In the 70s there was Mal Duncan, a member of the Teen Titans, who adapted the costume of the man believed dead in Teen Titans # 44 of November 1976 and declared himself the “new Guardian”, as well as a second superhero of the name (both met in Superman Family '1991–1993 from September 1978 – February 1979, a story in which Duncan freed Harper from the clutches of the Evil Factory, a criminal gang and counterpart to Cadmus). Grant Morrison created a new Guardian in the series Seven Soldiers in 2005, the Manhattan Guardian (Jake Jordan), which is based on the original version of the character.

Rose and Thorn

Thorn is a Metropolis crime fighter who suffers from multiple personality disorder. Behind her is Rhosyn "Rose" Forrest , the daughter of Phil Forrest, a member of the Metropolis police who was murdered by a gang called The Hundred . Thorn's hunt for the hundred to avenge her dead father is usually the central theme of their adventures. The character made his debut in Superman's Girl Friend Lois Lane # 105, November 1970 (Writer: Robert Kanigher , Artist: Ross Andru). The name Rose and Thorn is a descriptive name that alludes to the paradox that two opposing things (English rose = "rose", and thorn = "thorn") are closely connected - just like the two personalities of Forrest as that delicate and gentle, almost fragile-looking rose on the one hand and as the ultra-brutal, no-scruple vigilante Thorn, who is the complete opposite of rose, on the other.

One can only speak of Rose as Thorn's secret identity to a limited extent, it is more correct to speak of two independent, separate personalities who share the same "host body" and use it to live their respective existences independently of one another: Whenever the one personality is active, the other is temporarily extinguished, i.e. H. Rose and Thorn do not have a dialogue in Rhosyn Forrest's head and coexist at the same time in parallel, but both control Forrest's body alternately, but completely and exclusively.

The stories about Thorn always followed a fixed pattern: Whenever Rose goes to bed to sleep, her second personality, Thorn, wakes up to haunt the streets of Metropolis as a vigilante and recreate the "hundred". When Thorn returns from her nightly forays and lies in Rose's bed, she in turn falls asleep and a few hours later Rose wakes up - without any memory of what happened the previous night - and continues her life where she did before hers had broken off the temporary transformation into Thorn as if nothing had happened.

Thorn is a normal person, so he has no superpowers in the true sense of the word. However, she has enormous athletic ability and has mastered various martial arts to perfection. It is also equipped with various weapons: two long-bladed daggers, a thorn-coated whip and various gadgets such as smoke bombs, explosives and stun grenades.

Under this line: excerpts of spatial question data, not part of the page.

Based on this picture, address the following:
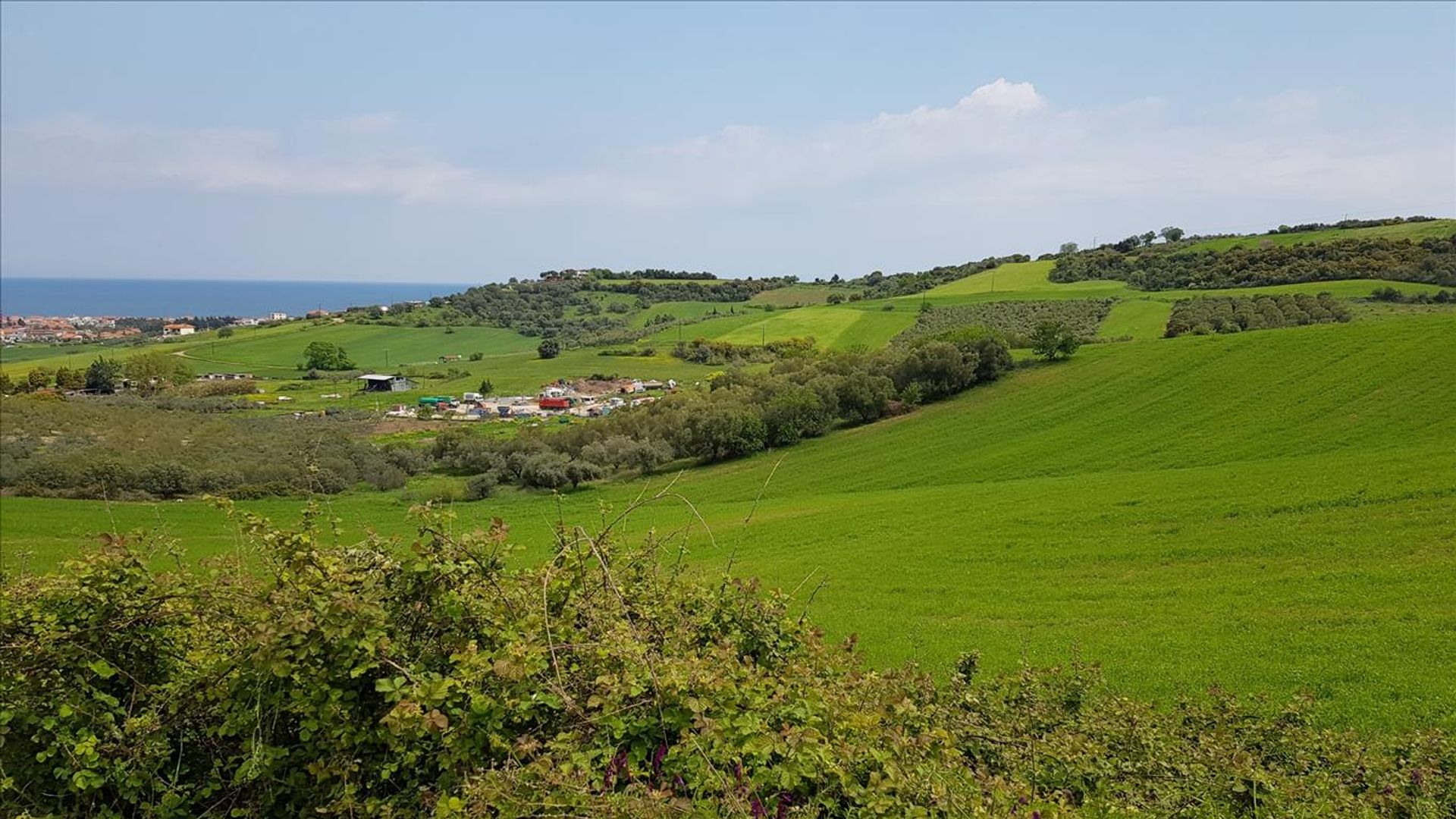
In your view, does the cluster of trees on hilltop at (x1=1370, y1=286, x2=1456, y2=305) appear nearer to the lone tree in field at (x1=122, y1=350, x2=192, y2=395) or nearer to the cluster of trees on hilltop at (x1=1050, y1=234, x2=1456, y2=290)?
the cluster of trees on hilltop at (x1=1050, y1=234, x2=1456, y2=290)

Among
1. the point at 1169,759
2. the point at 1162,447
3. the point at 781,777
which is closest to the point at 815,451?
the point at 1162,447

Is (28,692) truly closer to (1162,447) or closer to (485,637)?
(485,637)

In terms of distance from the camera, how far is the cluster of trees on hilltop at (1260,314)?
56.6 m

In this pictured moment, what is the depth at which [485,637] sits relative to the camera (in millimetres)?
3822

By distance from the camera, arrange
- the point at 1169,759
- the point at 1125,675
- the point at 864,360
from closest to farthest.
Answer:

In the 1970s Thorn appeared frequently in the series Superman's Girlfriend Lois Lane , in the 1980s and 1990s the character was often used as a supporting character in various Superman series, such as by the authors Karl Kesel, Roger Stern and J. M. DeMatteis. Thorn experienced her adventures on the edge of Superman's "never-ending fight" until the narrative threads running next to each other finally met and both went up against some villain.

After Rose hunted down all of the members of the 100, her Thorn personality eventually faded, but came to life again when the 100 escaped from prison and when The 1000 formed a new group. In order to crush this group, she has already worked with Superman and Booster Gold, among others. In the Superman series, Thorn was last seen as an involuntary helper of Lord Satanus.

In 2004, the Thorn character finally got its own mini-series ( Rose & Thorn by Gail Simone) in which Rose's origin story was slightly modified: According to this new version, Rose's two parents were murdered by the hundred and Rose became herself after she was Mr. Quince mutilated (the member of the 100 who carried out the bloody act) was admitted to a mental institution at the age of twelve. There she attracted attention because of aggressive and violent emotional outbursts. To calm them down, the psychiatrist Dr. Chritlow She's Questionable Experiments: These experiments forced her to suppress her more brutal emotions. These emotions were eventually transmitted to the sublimated Thorn personality, who would appear whenever the reticent Rose felt threatened or angry. The Thorn personality finally had a breakthrough when Rose's roommate Kimmy was killed by another patient: She attacked and seriously injured him. From then on, the Thorn personality got stronger and stronger and gradually took control: Under the name Thorn, Forrest became an ultra-brutal vigilante.

Rose's mentor was the detective Curtis Leland, a Metropolis cop, her parents' friend and godfather. He had previously accepted bribes from the 100 and watched their goings-on and was thus complicit in the death of the Cantons. Out of guilt that he had not been able to prevent the assassination of the Cantons, he supported Rose in her campaign: He murdered two members of the 100 and was finally killed by Quince when he tried to protect Rose from this. More recently it has also been shown that Rhosyn's mind is home to two other personalities besides Rose and Thorn: Mom (a projection of her mother) and Wild Rose, an Irish vigilante who is even wilder than Thorn.

Scorn

Scorn (Eng. "The Scorned") is an alien who comes from the bottle city of Kandort. Scorn, aka Ceritak, is a blue-skinned giant with a sturdy build and strong horns, and made his debut in Superman # 122 (author: Dan Jurgens) of April 1997. He is the son of Cerimul, the former chairman of the council of elders who ran the bottle city of Kandor ruled. Kandor is an alien city that was shrunk by the evil magician Tolos and stowed away in a large bottle. Superman was finally able to snatch this macabre collector's item from Tolos and take it to his fortress of solitude, where he endeavors to find a way to restore Kandor to its normal size and free the inhabitants. Ceritak is one of the few who has so far managed to escape Kandor. He was a rebellious young man who suffered greatly from captivity in Kandor and from the cramped conditions in the city and who eventually used a temporary disruption of the force field (which surrounds the city and maintains its shrinkage) to escape from it.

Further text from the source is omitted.